START GIVEN ENTRIES
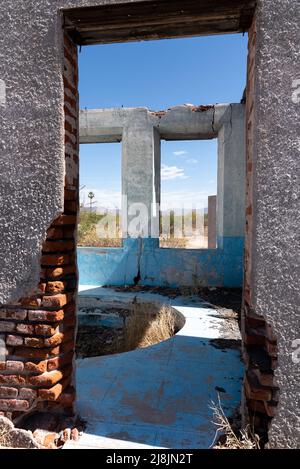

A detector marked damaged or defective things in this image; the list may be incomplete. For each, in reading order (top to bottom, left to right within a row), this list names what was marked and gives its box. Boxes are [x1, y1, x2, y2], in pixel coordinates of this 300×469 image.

peeling blue paint [77, 238, 244, 288]
cracked concrete floor [63, 288, 244, 448]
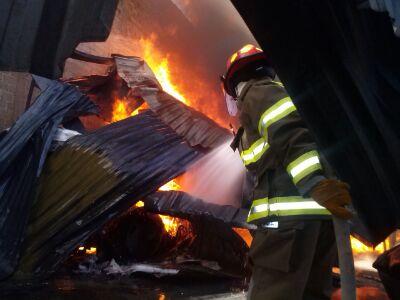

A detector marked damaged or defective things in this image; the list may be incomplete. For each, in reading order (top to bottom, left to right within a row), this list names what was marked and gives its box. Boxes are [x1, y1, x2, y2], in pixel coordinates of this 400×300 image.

damaged roofing material [0, 78, 98, 280]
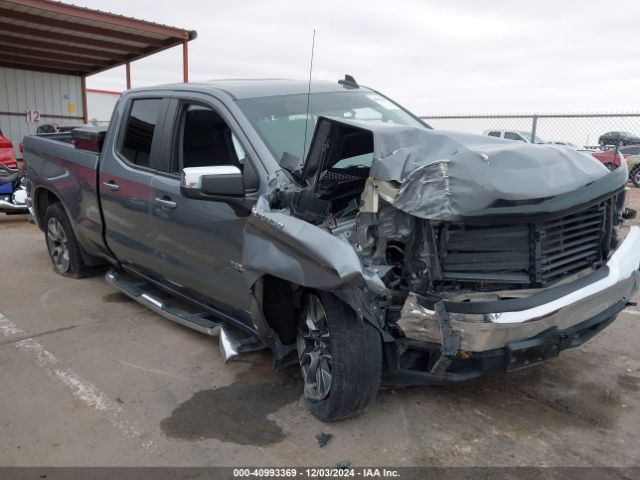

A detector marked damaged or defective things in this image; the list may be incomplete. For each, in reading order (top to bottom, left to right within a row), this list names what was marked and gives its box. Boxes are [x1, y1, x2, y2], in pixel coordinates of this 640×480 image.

damaged gray pickup truck [23, 76, 640, 420]
crumpled hood [308, 116, 628, 221]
END GIVEN ENTRIES
Return the listing above unchanged, apart from dropping its pictures.

## WRITTEN RESPONSE
A detector marked damaged or defective things in this image; the list may be incomplete. For each, in reading order (top to bottom, left to right within a row), this list names what was marked and gives its box. Boxes are [x1, y1, x2, y2], in pixel coordinates of this 300×469 image.

peeling blue paint [77, 238, 244, 288]
cracked concrete floor [63, 288, 244, 448]

A detector marked damaged or defective things in this image; the list may be incomplete. For each, in reading order (top to bottom, left to right within a row), this list names what was marked and gives its box. Boxes are [x1, y1, x2, y2], in pixel coordinates of this 400×300 image.

damaged roofing material [0, 78, 98, 280]

A detector marked damaged or defective things in this image; the list may be incomplete. For each, in reading order (top to bottom, left to right within a row), this list names what was marked and gives its box. Boxes are [x1, y1, x2, y2], in pixel coordinates of this 640×480 image.

damaged gray pickup truck [23, 76, 640, 420]
crumpled hood [308, 116, 628, 221]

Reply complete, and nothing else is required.